Ganda hätte niemals damit gerechnet, eine so ehrliche Antwort zu bekommen. Sie hatte Reilif wohl mehr aus dem Gleichgewicht gebracht, als er sich bisher hatte anmerken lassen. Und er hatte mehr gesagt, als sie wissen wollte. »Ich werde dich nicht aufhalten, wenn du die Schriftrolle dahin bringst, wo sie hingehört. Wenn es nach mir ginge, würden solche Texte verbrannt werden.«

»Es genügt jetzt, Ganda«, mischte sich Ollowain ein. »Meister Reilif hat sich entschuldigt.

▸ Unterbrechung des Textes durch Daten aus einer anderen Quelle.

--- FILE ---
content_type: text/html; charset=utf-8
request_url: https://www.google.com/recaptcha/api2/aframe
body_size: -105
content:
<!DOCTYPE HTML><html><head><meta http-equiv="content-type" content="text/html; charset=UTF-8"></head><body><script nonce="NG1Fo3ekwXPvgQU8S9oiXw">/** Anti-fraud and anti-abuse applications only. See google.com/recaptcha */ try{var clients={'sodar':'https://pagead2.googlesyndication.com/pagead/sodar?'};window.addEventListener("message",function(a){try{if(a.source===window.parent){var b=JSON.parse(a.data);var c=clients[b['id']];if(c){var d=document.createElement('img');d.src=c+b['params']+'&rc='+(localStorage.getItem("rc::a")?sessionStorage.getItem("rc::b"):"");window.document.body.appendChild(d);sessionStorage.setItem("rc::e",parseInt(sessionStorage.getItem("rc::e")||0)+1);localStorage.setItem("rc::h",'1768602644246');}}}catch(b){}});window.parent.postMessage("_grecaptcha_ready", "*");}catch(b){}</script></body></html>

Hör endlich auf mit deinen Beschimpfungen! Es ändert ohnehin nichts mehr.«

Der Hüter des Wissens verneigte sich knapp. »Ihr entschuldigt mich bitte.« In aller Eile zog er sich zurück.

Ganda lehnte sich erschöpft an den Tisch. Sie war am Ende ihrer Kräfte. Sie mussten hier fort. So schnell wie möglich. Müde schloss sie die Augen. Jeder hier in der Bibliothek konnte der Mörder sein. Es war unmöglich abzuschätzen, wie seine wahre Gestalt aussah. Obendrein konnte er sich ja jedes beliebigen Leibes bemächtigen.

»Hast du mir etwas zu sagen?«

Ollowain stand plötzlich vor ihr. Sie musste einen Aussetzer gehabt haben. »Was meinst du?« Er deutete auf ihre linke Hand, die halb in dem falschen Buch versunken war, dem Spiegelbild ohne Substanz.

Ganda seufzte. Wenn sie versuchte, Ollowain zu erklären, was geschehen war, würde ihnen beiden am Ende seine Ehre im Weg stehen. »Das ist jetzt nicht von Belang«, antwortete sie entschieden.